Work to be completed = Arrange the lines below as a Markdown table with the columns Number and Line. Begin at the line that has "Which item out", continue through the last line, and leave out blank lines.
################
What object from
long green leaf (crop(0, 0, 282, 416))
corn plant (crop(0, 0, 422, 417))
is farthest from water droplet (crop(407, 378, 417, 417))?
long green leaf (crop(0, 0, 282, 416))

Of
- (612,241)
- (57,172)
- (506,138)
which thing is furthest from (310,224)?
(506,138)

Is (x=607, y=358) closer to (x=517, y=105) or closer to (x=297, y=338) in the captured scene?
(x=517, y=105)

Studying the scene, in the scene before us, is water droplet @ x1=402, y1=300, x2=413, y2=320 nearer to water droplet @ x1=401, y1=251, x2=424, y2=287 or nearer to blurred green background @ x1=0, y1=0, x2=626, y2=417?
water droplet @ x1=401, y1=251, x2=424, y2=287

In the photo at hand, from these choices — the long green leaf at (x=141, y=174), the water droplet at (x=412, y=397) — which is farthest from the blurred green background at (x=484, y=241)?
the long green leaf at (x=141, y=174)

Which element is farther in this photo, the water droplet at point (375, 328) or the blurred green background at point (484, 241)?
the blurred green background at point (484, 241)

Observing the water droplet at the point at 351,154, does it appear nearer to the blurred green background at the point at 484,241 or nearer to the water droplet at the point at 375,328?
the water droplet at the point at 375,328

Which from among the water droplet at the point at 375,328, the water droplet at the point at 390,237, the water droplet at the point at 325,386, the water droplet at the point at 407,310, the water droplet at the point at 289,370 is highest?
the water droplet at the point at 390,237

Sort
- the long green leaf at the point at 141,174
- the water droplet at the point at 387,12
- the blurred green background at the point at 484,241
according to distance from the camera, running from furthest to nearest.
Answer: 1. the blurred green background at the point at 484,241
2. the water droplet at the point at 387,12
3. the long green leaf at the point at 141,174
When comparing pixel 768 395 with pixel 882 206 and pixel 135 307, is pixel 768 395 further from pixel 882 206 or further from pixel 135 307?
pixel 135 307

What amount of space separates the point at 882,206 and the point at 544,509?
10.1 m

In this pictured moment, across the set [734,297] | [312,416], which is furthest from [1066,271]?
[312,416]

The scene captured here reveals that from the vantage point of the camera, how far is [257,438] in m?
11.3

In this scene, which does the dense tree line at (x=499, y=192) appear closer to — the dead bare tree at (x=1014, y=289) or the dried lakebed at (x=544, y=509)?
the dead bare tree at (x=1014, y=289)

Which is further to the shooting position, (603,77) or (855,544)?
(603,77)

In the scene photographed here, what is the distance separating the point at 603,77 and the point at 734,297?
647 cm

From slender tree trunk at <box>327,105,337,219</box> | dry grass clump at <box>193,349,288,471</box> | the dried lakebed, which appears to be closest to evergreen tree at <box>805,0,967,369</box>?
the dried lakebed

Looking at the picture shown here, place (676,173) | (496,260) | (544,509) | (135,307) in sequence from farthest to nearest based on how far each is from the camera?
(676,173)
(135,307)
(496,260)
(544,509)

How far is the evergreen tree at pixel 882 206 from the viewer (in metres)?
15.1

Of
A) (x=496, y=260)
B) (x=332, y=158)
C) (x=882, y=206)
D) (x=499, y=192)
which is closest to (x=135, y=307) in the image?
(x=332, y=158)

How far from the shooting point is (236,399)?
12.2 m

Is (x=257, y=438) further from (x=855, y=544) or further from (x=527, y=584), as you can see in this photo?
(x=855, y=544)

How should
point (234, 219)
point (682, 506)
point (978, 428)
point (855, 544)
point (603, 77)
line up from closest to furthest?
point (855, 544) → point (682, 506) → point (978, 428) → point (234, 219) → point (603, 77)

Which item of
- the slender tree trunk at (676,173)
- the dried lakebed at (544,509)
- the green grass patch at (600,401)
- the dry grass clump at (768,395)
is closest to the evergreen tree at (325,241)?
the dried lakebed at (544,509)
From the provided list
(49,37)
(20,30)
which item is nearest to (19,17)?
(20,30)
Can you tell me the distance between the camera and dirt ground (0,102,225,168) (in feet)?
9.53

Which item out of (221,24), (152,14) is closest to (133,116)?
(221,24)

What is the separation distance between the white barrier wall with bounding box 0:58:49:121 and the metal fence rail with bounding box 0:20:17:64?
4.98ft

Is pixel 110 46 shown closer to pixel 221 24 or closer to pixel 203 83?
################
Answer to this problem =
| Number | Line |
|---|---|
| 1 | Which item out of (221,24), (152,14) is closest to (133,116)? |
| 2 | (221,24) |
| 3 | What is the separation distance between the white barrier wall with bounding box 0:58:49:121 and the metal fence rail with bounding box 0:20:17:64? |
| 4 | 4.98ft |
| 5 | Is pixel 110 46 shown closer to pixel 221 24 or closer to pixel 203 83? |